Suppose that
\begin{equation}
A
=
\begin{bmatrix}
a & b \\
c & d
\end{bmatrix}
\end{equation}
for some complex numbers $a, b, c, d \in \mathbb{C}$. Result
R5518: Complex arithmetic expression for the determinant of a 2-by-2 complex square matrix shows that
\begin{equation}
\text{Det} A
= a d - b c
\end{equation}
Our goal is to show that the cofactor partitions equal this value.
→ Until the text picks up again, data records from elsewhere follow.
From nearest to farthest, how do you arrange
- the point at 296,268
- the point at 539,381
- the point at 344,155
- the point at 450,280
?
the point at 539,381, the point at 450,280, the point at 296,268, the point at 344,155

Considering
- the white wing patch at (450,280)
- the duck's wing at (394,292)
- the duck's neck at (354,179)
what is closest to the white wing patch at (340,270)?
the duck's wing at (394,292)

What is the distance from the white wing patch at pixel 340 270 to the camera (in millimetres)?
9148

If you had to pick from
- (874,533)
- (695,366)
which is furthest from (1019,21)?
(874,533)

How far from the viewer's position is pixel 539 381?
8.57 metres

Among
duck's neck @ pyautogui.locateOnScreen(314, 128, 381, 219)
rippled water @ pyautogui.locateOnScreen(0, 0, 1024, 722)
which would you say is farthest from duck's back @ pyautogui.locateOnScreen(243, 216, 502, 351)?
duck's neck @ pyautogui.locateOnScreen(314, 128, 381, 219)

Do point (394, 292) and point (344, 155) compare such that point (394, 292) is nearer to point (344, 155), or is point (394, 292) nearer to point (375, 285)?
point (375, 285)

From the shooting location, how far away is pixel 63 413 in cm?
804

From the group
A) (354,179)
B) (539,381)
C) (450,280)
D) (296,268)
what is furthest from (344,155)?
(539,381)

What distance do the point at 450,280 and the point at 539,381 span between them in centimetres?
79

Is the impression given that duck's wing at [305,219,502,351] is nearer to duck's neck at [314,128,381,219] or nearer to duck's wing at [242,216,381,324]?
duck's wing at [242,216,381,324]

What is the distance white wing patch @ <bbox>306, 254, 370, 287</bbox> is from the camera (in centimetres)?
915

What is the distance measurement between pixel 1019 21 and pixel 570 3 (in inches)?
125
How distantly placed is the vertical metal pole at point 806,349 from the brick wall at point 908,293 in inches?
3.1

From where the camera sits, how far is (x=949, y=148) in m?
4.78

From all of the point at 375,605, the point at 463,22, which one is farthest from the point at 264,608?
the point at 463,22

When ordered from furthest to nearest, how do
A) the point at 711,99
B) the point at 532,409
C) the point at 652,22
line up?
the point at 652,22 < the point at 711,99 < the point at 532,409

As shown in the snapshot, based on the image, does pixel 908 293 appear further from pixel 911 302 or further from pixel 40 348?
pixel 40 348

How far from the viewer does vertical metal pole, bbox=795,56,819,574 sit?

To this end, we have the cofactors
\begin{equation}
\begin{split}
C_{1, 1} & = (-1)^{1 + 1} \begin{bmatrix} d \end{bmatrix} = d \\
C_{1, 2} & = (-1)^{1 + 2} \begin{bmatrix} c \end{bmatrix} = -c \\
C_{2, 1} & = (-1)^{2 + 1} \begin{bmatrix} b \end{bmatrix} = -b \\
C_{2, 2} & = (-1)^{2 + 2} \begin{bmatrix} a \end{bmatrix} = a \\
\end{split}
\end{equation}
and the values
\begin{equation}
\begin{split}
A_{1, 1} & = a \\
A_{1, 2} & = b \\
A_{2, 1} & = c \\
A_{2, 2} & = d \\
\end{split}
\end{equation}
Let's go through each case for all possible values of $i, j \in \{ 1, 2 \}$. Assume first that $i = j = 1$. Then
\begin{equation}
A_{i, 1} C_{j, 1} + A_{i, 2} C_{j, 2}
= A_{1, 1} C_{1, 1} + A_{1, 2} C_{1, 2}
= a d + b (-c)
= ad - b c
= \text{Det} A
\end{equation}
and
\begin{equation}
A_{1, i} C_{1, j} + A_{2, i} C_{2, j}
= A_{1, 1} C_{1, 1} + A_{2, 1} C_{2, 1}
= a d + c (-b)
= ad - b c
= \text{Det} A
\end{equation}
Assume next that $i = j = 2$. Then
\begin{equation}
A_{i, 1} C_{j, 1} + A_{i, 2} C_{j, 2}
= A_{2, 1} C_{2, 1} + A_{2, 2} C_{2, 2}
= c (-b) + d a
= a d - b c
= \text{Det} A
\end{equation}
and
\begin{equation}
A_{1, i} C_{1, j} + A_{2, i} C_{2, j}
= A_{1, 2} C_{1, 2} + A_{2, 2} C_{2, 2}
= b (-c) + d a
= a d - b c
= \text{Det} A
\end{equation}
Suppose then that $i = 1$ and $j = 2$. Then
\begin{equation}
A_{i, 1} C_{j, 1} + A_{i, 2} C_{j, 2}
= A_{1, 1} C_{2, 1} + A_{1, 2} C_{2, 2}
= a (-b) + b a
= a b - a b
= 0
\end{equation}
and
\begin{equation}
A_{1, i} C_{1, j} + A_{2, i} C_{2, j}
= A_{1, 1} C_{1, 2} + A_{2, 1} C_{2, 2}
= a (-c) + c a
= a c - ac
= 0
\end{equation}
Finally, suppose that $i = 2$ and $j = 1$. Then
\begin{equation}
A_{i, 1} C_{j, 1} + A_{i, 2} C_{j, 2}
= A_{2, 1} C_{1, 1} + A_{2, 2} C_{1, 2}
= c d + d (-c)
= c d - c d
= 0
\end{equation}
and
\begin{equation}
A_{1, 2} C_{1, 1} + A_{2, 2} C_{2, 1}
= b d + d (-b)
= b d - bd
= 0
\end{equation}
Since all of the possible cases work out, the proof is complete. $\square$